The Council does not oppose the proposed reduction of one on-site visitor car space and raises no concern about any impact upon available on-street parking. On the basis of Ms Dunstan’s evidence and the Council’s support for this aspect of the proposal, one additional residential visitor car parking on the street is an acceptable outcome that will not adversely impact upon the general availability of on-street parking.

The residents are concerned that the traffic generated by this proposal will adversely affect traffic safety in the surrounding road network. They made mention of recent accidents involving bicycles and pedestrians in the surrounding major roads, particularly McKinnon Road, that are not included in Ms Dunstan’s evidence. Their concern is not shared by the Council or Ms Dunstan.

There will be shadow cast by the proposed building towards Claremont Terrace. However, the setbacks of the building from Claremont Terrace comply with the clause 55 standards in regard to overshadowing of open space and north facing windows. This is not to say that this proposal will not have an impact. It will, but the impact is acceptable and continues to provide for some sunlight access to the north facing units and the communal open space area along the north side of Claremont Terrace.

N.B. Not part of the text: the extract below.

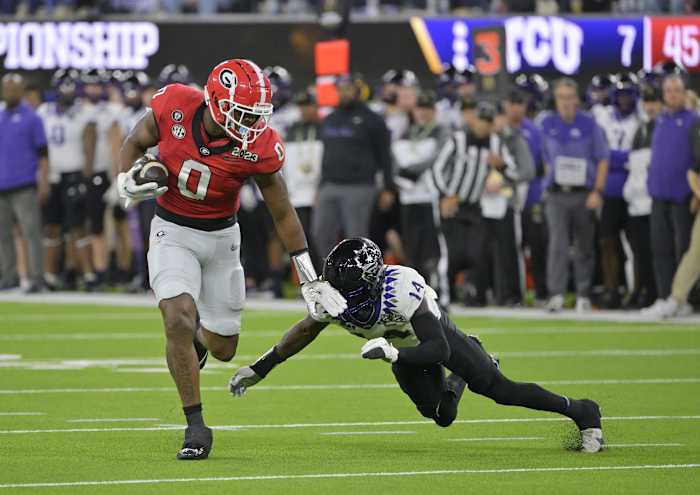 Jan 9, 2023; Inglewood, CA, USA; Georgia Bulldogs tight end Darnell Washington (0) runs the ball against TCU Horned Frogs safety Abraham Camara (14) during the second half in the CFP national championship game at SoFi Stadium. Mandatory Credit: Jayne Kamin-Oncea-USA TODAY Sports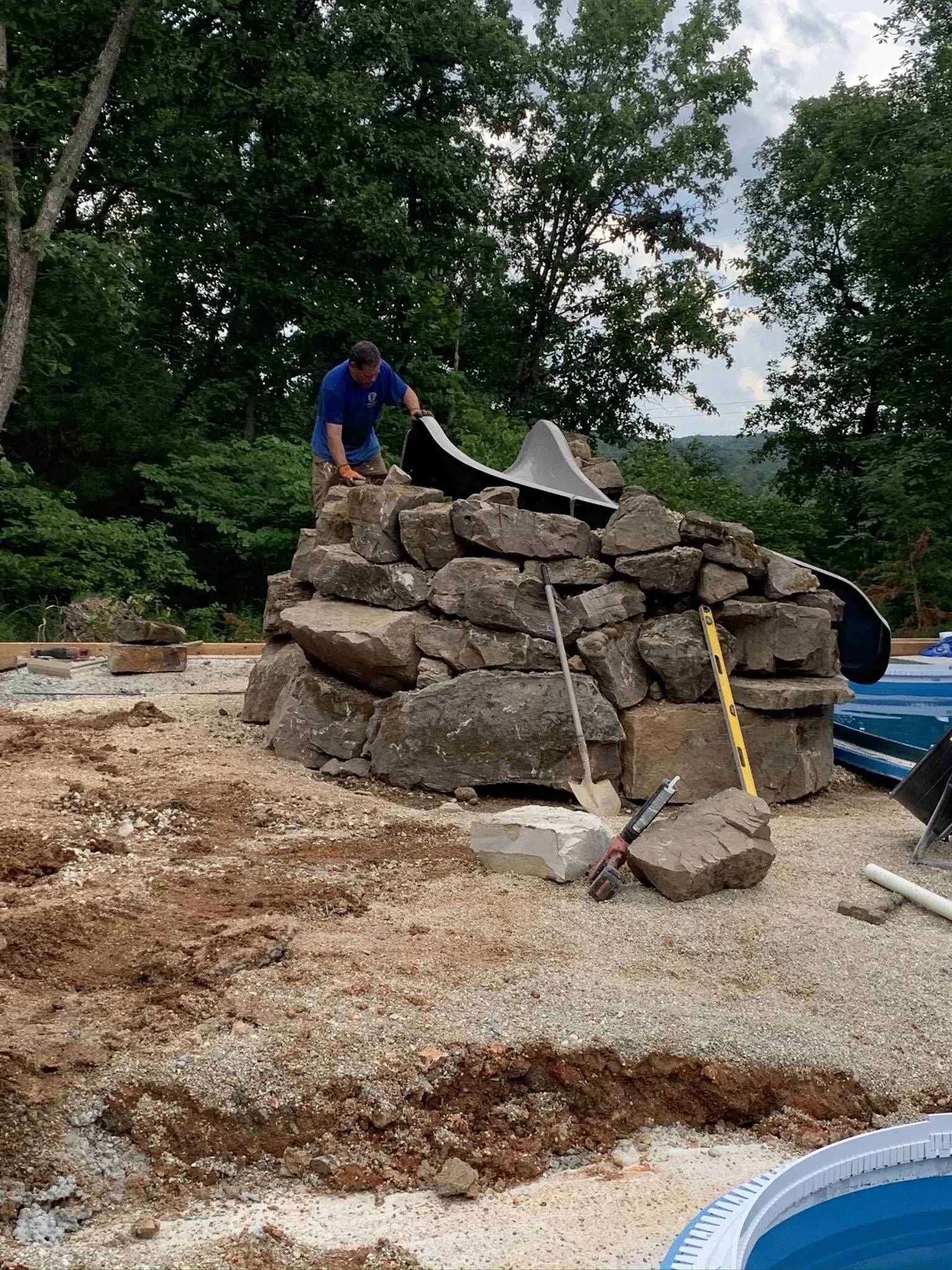 Employee building rock wall to support water slide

We acknowledge that the development of a three storey building on this site will impact upon the extent of westerly sunlight enjoyed by 6  Penang Street  . The planning scheme only seeks to provide a level of protection to northern sunlight, so there are no design standards relevant to the loss of morning or afternoon sunlight. When this fact is combined with the context of a residential zone that allows for buildings of between 10.5 and 11.5 metres in height, the loss of afternoon sun is an acceptable amenity impact in this case.

Overall, there will be a significant change to the west side of 6  Penang Street  and the outlook from the west facing windows and from within the rear open space area will be different. This extent of change is acceptable because of the planning controls and policies that apply to this area.

The Council made no submissions about this issue (flooding) during the hearing. Its drainage engineering referral comments request no net increase in peak stormwater runoff in Council’s drainage network with post development stormwater discharge to be maintained at pre-development level for 10 year ARI. There is no mention of whether there are any potential overland flow issues for the basement car park or the ground floor apartments, particularly those cut into the natural ground level. The Applicant submits this issue is a matter for the drainage authorities to address by reviewing the SBO in light of submissions such as those made by these residents. The Applicant sought advice from the Council during the hearing about this issue. We were told the Applicant was unable to obtain any information about a flood level for this site, and that the Applicant was advised there is no proposal to place a flooding overlay on this site.

CONCLUSION

There is absolutely nothing in Camera’s report to support the contention that VCAT is ‘inconsistent’ in applying council policy. We would in fact argue the reverse – that in every single one of the decisions listed, the VCAT member has diligently and conscientiously applied council policies as stated in the woeful planning scheme. The fault lies not with VCAT in these instances but with council’s determination to continue to pull the wool over residents’ and councillors’ eyes. It is surely time that council stopped pretending that its scheme is adequate and went back to the drawing board to come up with a planning scheme that is worthy of the name. The first step for councillors is to insist that officer reports are up to the necessary standard. In this instance, Camera’s effort must be relegated to the dust bin!